Внешность для руководителя – одно и то же, что сбруя для рысака. Какая у него резвость, это еще надо посмотреть. Зато бляшки на шлее все видят, – тренчики с серебряными оконечниками висят по струнке, вожжи с медными кольцами, обороть с чернью по серебру… Да что там говорить! Птицу, как говорится, видно по полету. Так вот и я. Справил себе первым делом френч защитного цвета, брюки галифе из темно- синей диганали. И шляпу соломенную…
Не только что в районе все руководители признавали меня за своего… В армию призвали – и там из великого множества голых да бритых меня отметили. Прибыли в гарнизон.
– А вы по какой линии служили? – спрашивает меня подполковник в распределителе.
– По хозяйственной, – отвечаю.
– Так вот, Петр Афанасиевич, будьте добры, примите команду над этой публикой.
А потом меня старшиной хозвзвода определили. Я на походной кухне ездил, что на твоей тачанке. Бывало, не токмо пешие, танки дорогу уступали.
Только один-разъединственный раз моя руководящая внешность дала осечку. Ранило меня в пах. Ни одной ногой пошевельнуть не могу. Лежу это я, смотрю – наклоняются двое. «Ну, подняли, что ли ча?» Пыхтели они, пыхтели, один из них и говорит:
– Вот боров! Пока его донесешь – ожеребишься.
– В нем пудов сто будет… ей-богу, правда.
– Давай лучше вон того подберем, тощего.
– Дак тот рядовой, а это старшина.
– А хрен с ним! Жрать поменьше надо. Теперь пусть лежит – лошадь ждет.
Так и оставили меня во чистом поле боя. Лежу я, в небо смотрю. Язык не ворочается, а мысли трезвые, и руки владают. Потрогаю промежность – кровью залито. «Эх, – думаю, – отлетела моя граната! Отстрелялся…»
И когда я очнулся в госпитале, первым делом спросил у доктора:
– Как там моя промежность? Прополку не сделали? Не охолостили?
– Бурьян твой, – говорит, – в порядке. Еще постоит.
Ну, значит, жить можно. Вернулся я домой и – опять на свой завод, директором. Поправился я, и дела пошли на лад. Да и как им не идти? Маслозавод – не колхоз. Не я им сдаю, а они мне. И отчитываются они передо мной. Председатели мне молоко везут, а я им обрат, творог. И они же мне спасибо говорят. Ну конечно, за спасибо я творог не давал. Я брал взамен мясом, и хлебом, и медом. Кто что мог… Ну, чего мне было не жить?

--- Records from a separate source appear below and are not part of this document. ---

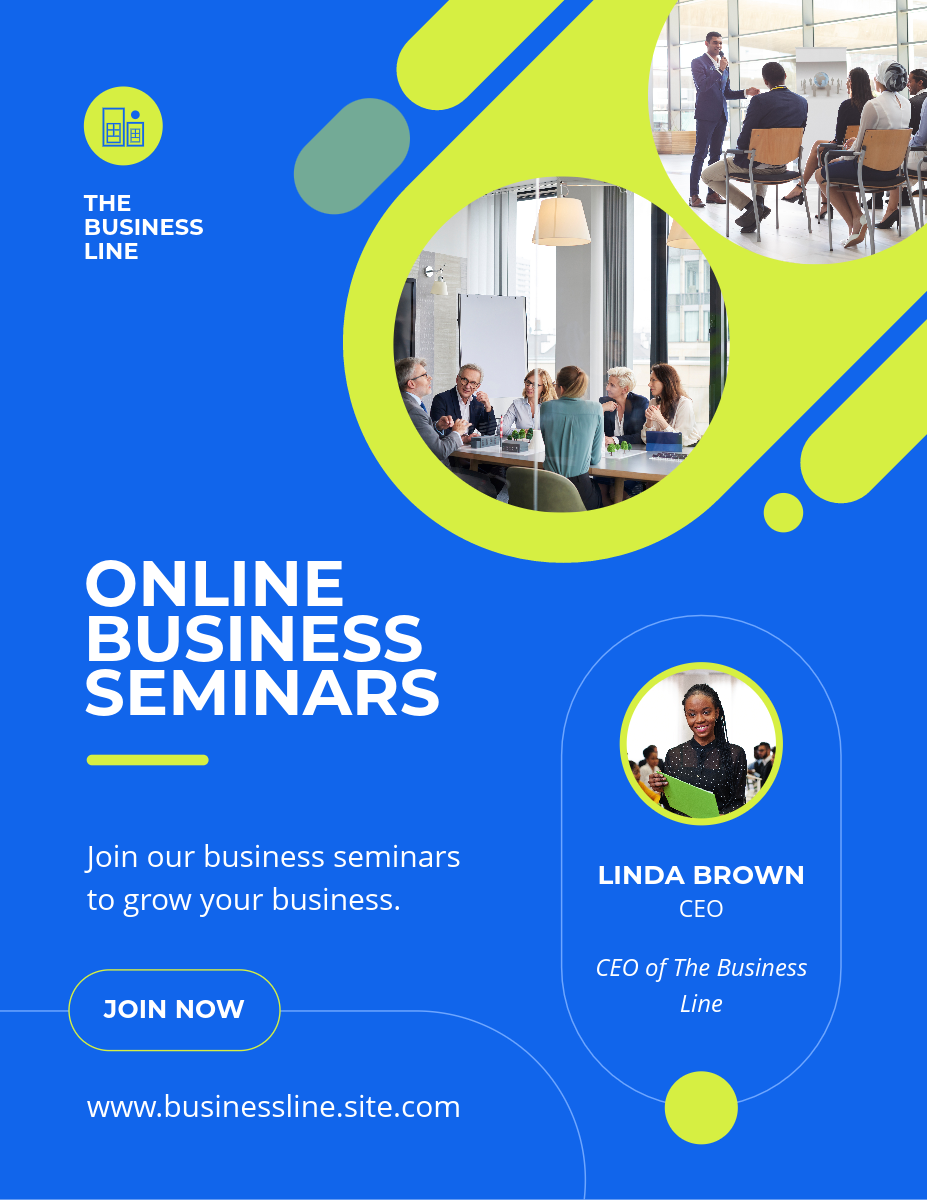 THE BUSINESS LINE

ONLINE BUSINESS SEMINARS

Join our business seminars to grow your business.

JOIN NOW

www.businessline.site.com

LINDA BROWN
CEO

CEO of The Business Line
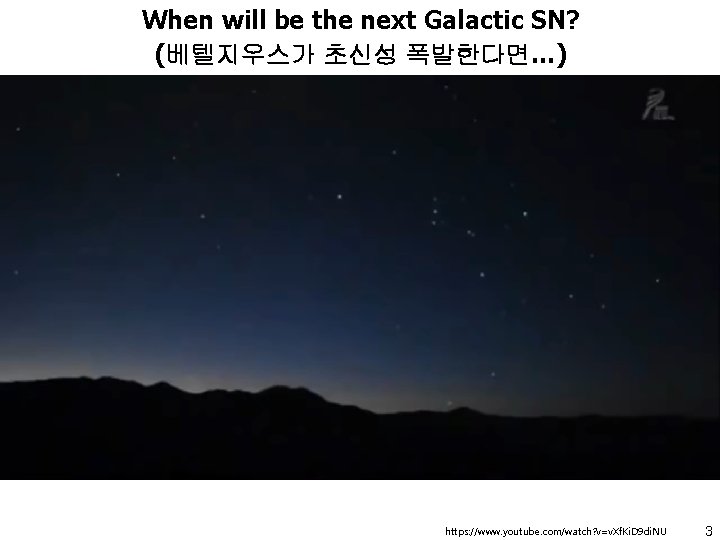 When will be the next Galactic SN?
(베텔지우스가 초신성 폭발한다면...)

https://www.youtube.com/watch?v=vXfKiD9diNU 3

И на тебе! Наступил пятидесятый год, стали колхозы объединять. Вызывают меня в райком. Тогда еще первым секретарем был Семен Мотяков. У него не пошалишь.
– Булкин, – говорит, – сдавай завод!
– Как так сдавай? За что? В чем я провинился?
– На повышение пойдешь. В Брехово, председателем объединенного колхоза.
– Дак там Филипп Самоченков.
– Он и колхоз развалил, и сам запил.
Брат родной! Что тут делать? Я прямо сна лишился и ослеп от переживаний. В больницу ходил… Но у Мотякова один ответ:
– Ты самулянт! В колхоз не хочешь итить? Ты что, против линии главного управления? Да я тебя знаешь куда… в монастырь упрячу! В Святоглебский!!
Ну, словом, взяли меня за шкирку, избрали на бюро председателем и повезли в область на утверждение. Мотяков стоит за дверью, а я у секретаря заикаюсь:
– Не потяну я… По причине своего незнания.
– Откуда он взялся такой непонятливый? – спрашивает секретарь.
Кто-то за столом из комиссии говорит:
– С маслозавода. Директором работал.
– Ах, вон оно что! Привык там, на маслозаводе, масло жрать. А в колхоз не хочет? Исключить его из партии!
Тут Мотяков не выдержал, вошел в кабинет и прямо от дверей:
– Так точно, товарищи! Масло он любит жрать. Вон как округлился. Только насчет исключения давайте повременим. Мы доведем его до сознания.
Поехали обратно домой – он меня все матом, из души в душу. Всю дорогу крыл. Что делать? Согласился я.
А Маруська мне говорит:
– Ну, чего ты нос повесил? Не горюй! Если тебя посадят, я вернусь в свою избу. Не будем продавать ее.
Заколотили мы окна и переехали в Брехово. Распрощался я с райцентром навсегда. Не повезло.